Carla Sue’s dummy jaw clamped shut. The two buttonholes that were her nostrils flared.
“If you don’t need an assistant, why is Lorraine Renoir reading a script? Explain that unfathomable mystery to me, Professor Jaeckle. And don’t give me any of your guff about it being a network idea to put Miss Florence Nightingale on television.”
“She is a physician,” said Jaeckle. “The next show is devoted to the problems of administering medical treatment in micro-gee. She is the only person on board qualified to discuss the subject.”
“What else is she qualified for?”
“I resent your implication.”
“You resent me hitting the nail square on the head,” said Carla Sue. “But let me tell you something right now. I’m not one of your starry-eyed grad students who took a tumble with you for a grade. I never expected us to last. But I do expect to land on Mars someday. And if I don’t, you can be damn sure that you won’t either.”
With that, Carla Sue spiraled away and punched through the curtain.
Thora Skillen reached her sleep cubicle and slid the door tightly shut. O’Donnell worried her. None of her contacts Earthside had been able to glean a shred of information about him. He was not a security agent, that much seemed sure. He certainly acted like a research scientist, and a damned reclusive one at that.
What is he doing here? The question pounded at her.
Her chest hurt. She knew it was psychosomatic, but the pain was real nonetheless. One of the things the Earthside medical people hoped to determine was how well she resisted infection. They had put her on antibiotics, of course. And then thrown her into this tightly confined space station where anyone with the slightest sniffle quickly spread it to one and all. It was like living through the first week of kindergarten every month; you could tell how long it had been since the shuttle’s last docking by the coughs and sneezes echoing through the station.
She was providing them with the data they sought, Thora told herself grimly. They must be very happy with that. Their experimental animal is behaving well for them.
So far, she thought. So far so good. But time is running out.
She opened the compartment where she kept the antibiotic pills. The bottle was nearly empty, she saw. I’ll have to get Lorraine to give me a refill. She’ll probably want to change the prescription, too. Antibiotics lose their effectiveness over time; your body adapts to them.
Using a long-nosed tweezers, Thora extracted two of the pills from the bottle, then turned toward the door, intending to get a cup of water at the washroom. She stopped, turned back, and took two aspirin, as well. The pain might be psychosomatic, but it hurt.
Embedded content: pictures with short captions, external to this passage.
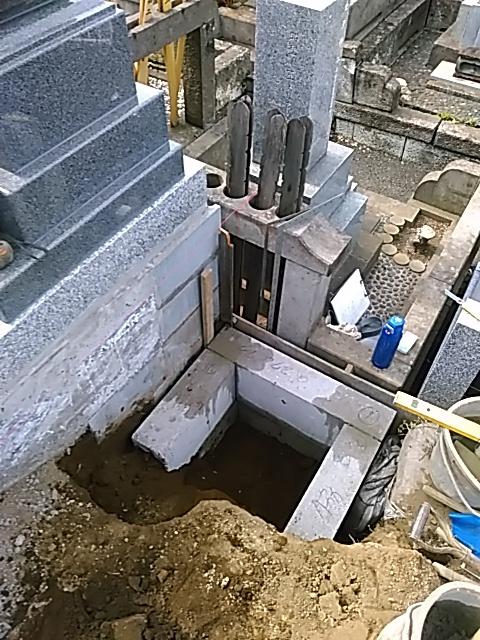 お墓の造り方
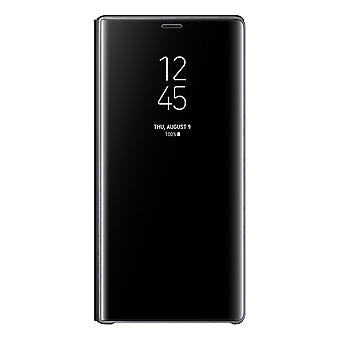 Samsung Galaxy Note 9 Clear View Standing Cover-black
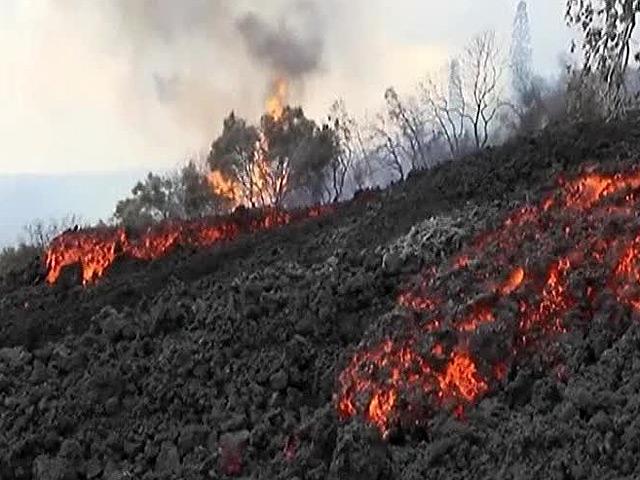 На Гавайях началось извержение вулкана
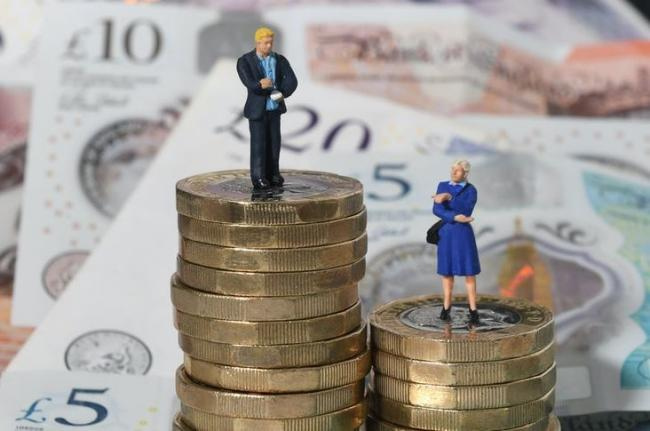 PAY gap: Women are paid less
Russell Cramer paused at the access door to the Mars module’s internal tunnel. It was midafternoon and the module was abuzz with activity. Centrifuges whirred. Computer terminals chirped. The other Martians huddled in groups as they discussed findings about the meteorology and geology of the red planet. But his workstation was silent, and would remain so for another two weeks. They were all making progress but he was not.
Cramer opened the door and edged one foot outside as if testing the water of a swimming pool. He wanted someone, anyone, to see him heading for the blister, but no one paid him any mind. They were busy. They were working. He was about to spend two hours in solitary confinement.
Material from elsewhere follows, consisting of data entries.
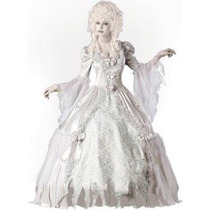 Disfraz Fantasma Victoriano Mujer Halloween Dama Vestido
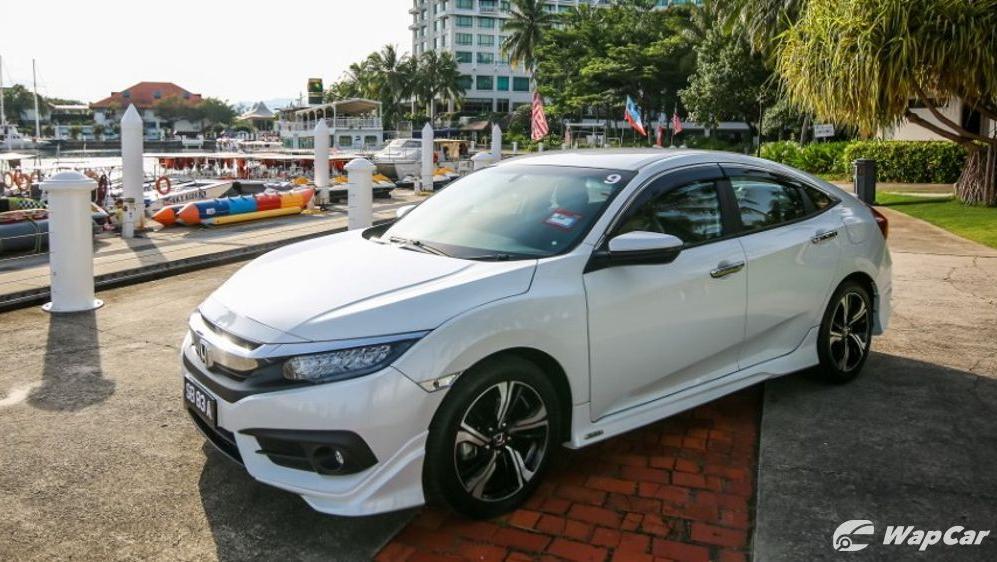 2018 Honda Civic 1.5TC Premium Exterior 002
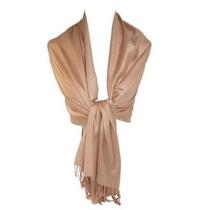 Oro Ctmâ® Para Mujer Clásico Mantón De Pashmina Wraps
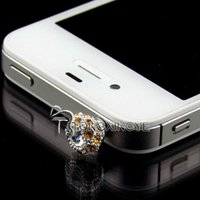 New design, cute beauty dust plug cell phone for iphone/ipad/ mini accessory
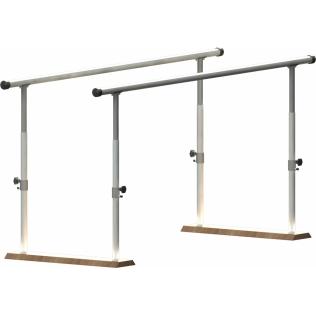 Paralela regulable en altura con base de madera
Finally, one of the women noticed him.
“Have fun, Russell,” she called.
Cramer hauled himself into the tunnel and slammed the door.
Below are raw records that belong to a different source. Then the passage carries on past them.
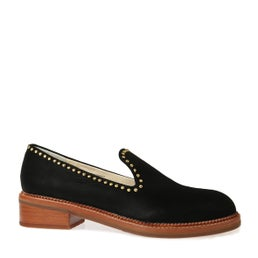 Swell Leather Loafer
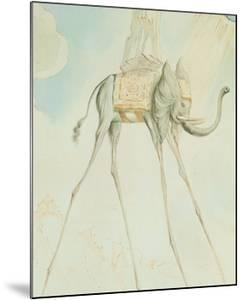 L'Elephante Giraffe by Salvador Dalí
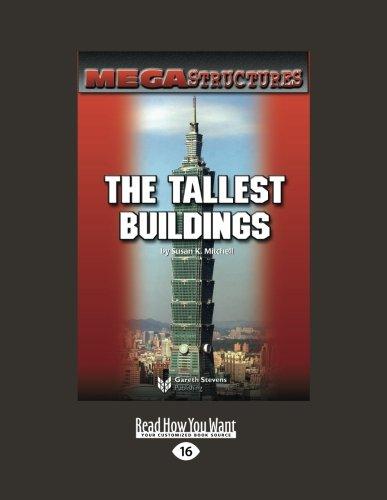 MEGA STRUCTURES: THE TALLEST - Building Tallest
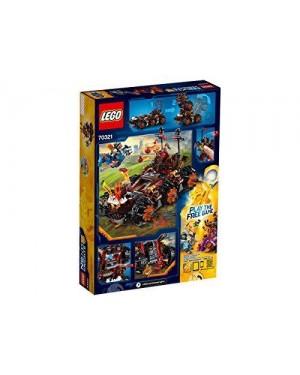 LEGO 70321 lego nexo knights la macchina d'assedio del genera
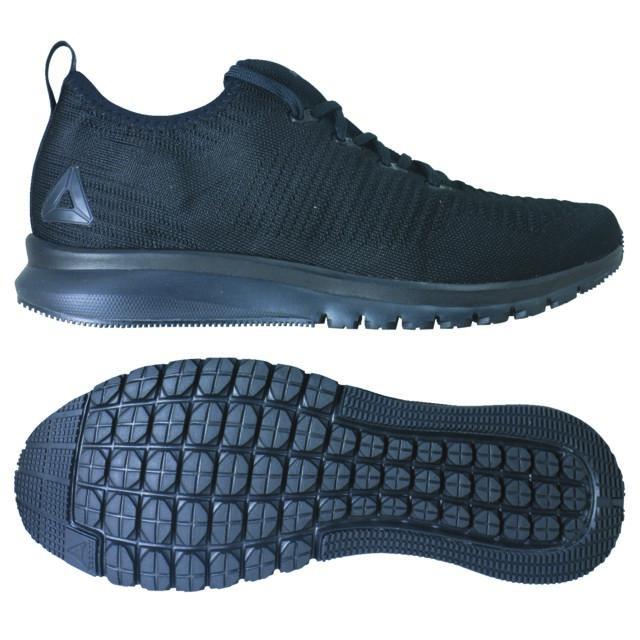 6a19cfa4ffb Reebok - Chaussures Print Smooth 2.0 Ultk noir noir gris foncé - 43 - pas  cher Achat   Vente Chaussures running - RueDuCommerce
Cramer belonged to the group with Earth-viewing privileges. In the observation blister he pressed a button on the control panel and the lower portion of the clamshell peeled back. Trikon Station was flying over the eastern Atlantic. Cloud cover was sparse and the ocean was a brilliant, iridescent blue. The sun’s reflection off the water traced a fuzzy round highlight eastward directly beneath the station. But Cramer was not interested in gazing at the spectacular scenery curving majestically beneath him. He was too angry at Kurt Jaeckle to enjoy anything.